Instructions.
1. In the course page on tree decompositions, why does Lecture 1 use a path to illustrate the nested dissection approach? Answer in one to three sentences.
2. Retype the part of the records that opens with the line containing "Given what the" and runs through the end of the records, including both ends, and leave the pictures out of your answer.
== Document text ==
Tree decompositions and large-scale computation

A crash course in 18 lectures

by Arnold Neumaier, University of Vienna

This page, http://www.mat.univie.ac.at/~neum/Tree/TDcourse.html, contains information about my course with the same title held from February 6-20, 2012 at the

Department of Computer Science, University of Szeged, Hungary.

The lectures were each workday from 14:00 to 16:30, with 15 minutes
break in the middle, except Fridays where they were from 14:00 to
15:30 without a break.

To have maximal benefit from the course, you should have a good background in graph theory and linear algebra.

Examinations will be in writing a few weeks after the course. (The examination will be organized by Prof. Csendes.) You will be asked to do some multifrontal computations on toy examples similar to those covered in the course or given as exercises, and to answer some questions about the subject matter.

**Lecture 1** (Monday, February 6):

I discussed in general terms the graph
structure of large-scale computations, and which graphs are favorable
to a domain decomposition approach. Most favorable are paths and trees
(a rare case in applications),
but graphs that are pathlike or treelike in the sense that they have
a small pathwidth or treewidth share the multifrontal structure that
makes a domain decomposition approach most efficient. This leads to a
join tree structure of a collection of fronts covering the edges of
the graph. If the fronts are not large, we may solve decomposable
problems in linear time by solving small auxiliary subproblems in a
forward sweep through the fronts from the leaves to the root,
followed by a backward sweep that assembles the solution, following
all branches of the tree from the root to the leaves.

Parallelization is supported if the join tree has lots of leaves. I informally discussed the nested dissection approach for finding a tree decomposition with many leaves, for the eample when the graph is a path (where the natural sequential approach is not parallelizable).

**Lecture 2** (Monday, February 6):

I presented applications from five areas where
multifrontal computations play an important role:

**Lecture 3** (Tuesday, February 7):

I completed the overview over applications, presenting
five further areas where multifrontal computations are important:

**Lecture 4** (Tuesday, February 7):

I introduced Boolean and more general discrete constraint satisfaction
problems (CSPs) and table-based constraint propagation as a basic
pruning technique.

I discussed the NP-completeness of the satisfiability problem, and the consequences for solving not sufficiently structured CSPs. I then defined the special case of sequential CSPs, and announced their solvability in linear time by an appropriate form of constraint propagation.

**Lecture 5** (Wednesday, February 8):

I discussed how to solve sequential CSPs by calculating and updating
tables of possibilities on fronts determined by a moving window,
eliminating in a forward sweep through the fronts the variables that
no longer appear in subsequent fronts. The frontal table of the last
front then contains a list of partial solution, which can be completed
in a backward sweep.
===
== Given records ==
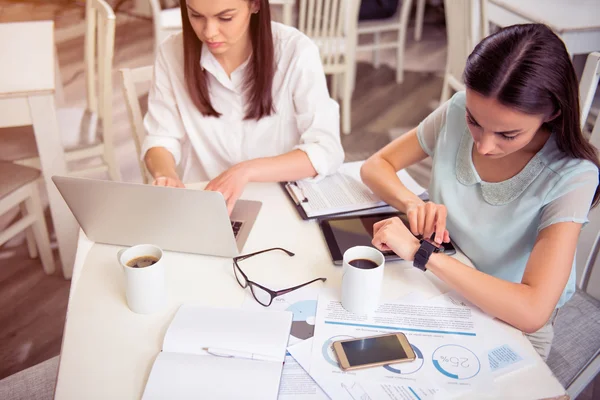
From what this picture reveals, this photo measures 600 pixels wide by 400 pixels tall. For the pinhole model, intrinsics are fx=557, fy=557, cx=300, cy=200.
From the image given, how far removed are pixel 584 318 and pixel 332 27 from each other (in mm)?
2167

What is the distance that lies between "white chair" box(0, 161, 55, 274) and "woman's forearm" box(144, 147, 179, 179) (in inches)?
25.7

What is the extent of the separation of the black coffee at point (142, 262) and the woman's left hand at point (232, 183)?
10.8 inches

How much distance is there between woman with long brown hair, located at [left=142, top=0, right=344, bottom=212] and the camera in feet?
4.61

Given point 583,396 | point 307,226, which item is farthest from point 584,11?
point 307,226

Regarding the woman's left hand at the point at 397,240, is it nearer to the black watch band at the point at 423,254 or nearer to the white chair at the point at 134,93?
the black watch band at the point at 423,254

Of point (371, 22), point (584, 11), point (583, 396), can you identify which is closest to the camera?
point (583, 396)

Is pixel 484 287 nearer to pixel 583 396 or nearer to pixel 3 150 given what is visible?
pixel 583 396

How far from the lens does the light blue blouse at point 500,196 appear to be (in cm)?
107

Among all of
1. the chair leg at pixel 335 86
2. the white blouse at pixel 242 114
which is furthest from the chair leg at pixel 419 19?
the white blouse at pixel 242 114

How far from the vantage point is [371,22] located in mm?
3561

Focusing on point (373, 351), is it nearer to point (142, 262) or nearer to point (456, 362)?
point (456, 362)

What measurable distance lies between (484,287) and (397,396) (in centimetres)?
28

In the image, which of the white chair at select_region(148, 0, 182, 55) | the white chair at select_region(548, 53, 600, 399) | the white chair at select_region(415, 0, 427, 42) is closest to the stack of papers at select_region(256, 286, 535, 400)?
the white chair at select_region(548, 53, 600, 399)

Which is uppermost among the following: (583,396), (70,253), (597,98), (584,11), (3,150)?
(584,11)
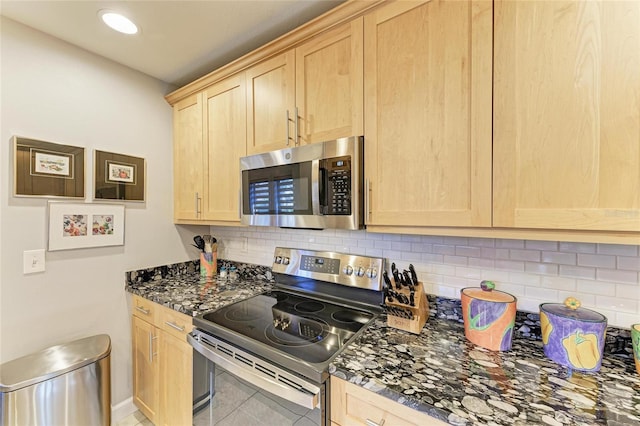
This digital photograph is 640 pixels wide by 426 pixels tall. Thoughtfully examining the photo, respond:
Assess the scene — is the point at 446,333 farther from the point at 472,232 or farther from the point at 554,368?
the point at 472,232

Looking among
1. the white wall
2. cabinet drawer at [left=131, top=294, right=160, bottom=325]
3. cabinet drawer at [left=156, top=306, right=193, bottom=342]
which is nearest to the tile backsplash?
cabinet drawer at [left=156, top=306, right=193, bottom=342]

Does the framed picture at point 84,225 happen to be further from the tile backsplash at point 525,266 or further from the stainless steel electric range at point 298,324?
the tile backsplash at point 525,266

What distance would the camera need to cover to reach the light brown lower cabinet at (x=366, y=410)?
751 millimetres

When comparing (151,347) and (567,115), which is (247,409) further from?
(567,115)

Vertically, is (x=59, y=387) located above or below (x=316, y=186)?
below

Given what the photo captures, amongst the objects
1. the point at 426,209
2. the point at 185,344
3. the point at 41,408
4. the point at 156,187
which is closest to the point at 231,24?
the point at 156,187

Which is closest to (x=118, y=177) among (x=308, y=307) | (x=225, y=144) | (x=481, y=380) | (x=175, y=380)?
(x=225, y=144)

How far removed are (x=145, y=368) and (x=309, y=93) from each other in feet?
6.71

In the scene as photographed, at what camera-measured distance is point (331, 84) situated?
4.12 ft

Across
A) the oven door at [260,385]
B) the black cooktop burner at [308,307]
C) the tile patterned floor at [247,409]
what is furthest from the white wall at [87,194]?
the black cooktop burner at [308,307]

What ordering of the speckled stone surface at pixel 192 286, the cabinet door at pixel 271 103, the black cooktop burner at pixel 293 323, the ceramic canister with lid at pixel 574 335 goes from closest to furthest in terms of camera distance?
the ceramic canister with lid at pixel 574 335 < the black cooktop burner at pixel 293 323 < the cabinet door at pixel 271 103 < the speckled stone surface at pixel 192 286

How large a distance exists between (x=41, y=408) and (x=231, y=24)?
2.20 m

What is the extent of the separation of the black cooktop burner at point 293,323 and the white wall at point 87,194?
942mm

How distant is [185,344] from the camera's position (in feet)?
4.71
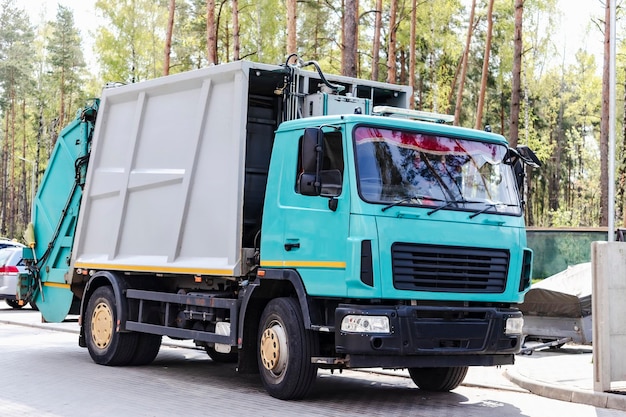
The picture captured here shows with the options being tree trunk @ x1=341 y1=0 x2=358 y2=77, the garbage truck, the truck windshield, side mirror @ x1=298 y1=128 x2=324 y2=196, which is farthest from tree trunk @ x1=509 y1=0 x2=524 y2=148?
side mirror @ x1=298 y1=128 x2=324 y2=196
===
Responses by task.
1. For a path, the natural sequential approach cannot be parallelized. Nested dissection finds a tree decomposition with many leaves, and a join tree with many leaves supports parallelization.

2.
Given what the photo captures, amongst the objects
1. the point at 426,209
2. the point at 185,344
3. the point at 41,408
4. the point at 156,187
which is closest to the point at 231,24?
the point at 156,187

Which is closest to (x=118, y=177) among (x=308, y=307) | (x=225, y=144) | (x=481, y=380) | (x=175, y=380)?
(x=225, y=144)

How far removed are (x=145, y=368) and (x=309, y=93) from each other in feet?
6.71

In the scene as photographed, at what camera-measured distance is point (331, 84) situated?
4.12 ft

Across
A) the oven door at [260,385]
B) the black cooktop burner at [308,307]
C) the tile patterned floor at [247,409]
what is furthest from the white wall at [87,194]?
the black cooktop burner at [308,307]

What ordering of the speckled stone surface at pixel 192 286, the cabinet door at pixel 271 103, the black cooktop burner at pixel 293 323, the ceramic canister with lid at pixel 574 335 goes from closest to furthest in terms of camera distance?
the ceramic canister with lid at pixel 574 335 < the black cooktop burner at pixel 293 323 < the cabinet door at pixel 271 103 < the speckled stone surface at pixel 192 286

How large a distance exists between (x=41, y=408) and (x=231, y=24)?
2.20 m

What is the extent of the separation of the black cooktop burner at point 293,323 and the white wall at point 87,194?
942mm

How distant is [185,344] from the camera's position (in feet)?
4.71
The picture captured here shows with the options being tree trunk @ x1=341 y1=0 x2=358 y2=77, the garbage truck, the truck windshield, side mirror @ x1=298 y1=128 x2=324 y2=196, which is farthest from tree trunk @ x1=509 y1=0 x2=524 y2=148?
side mirror @ x1=298 y1=128 x2=324 y2=196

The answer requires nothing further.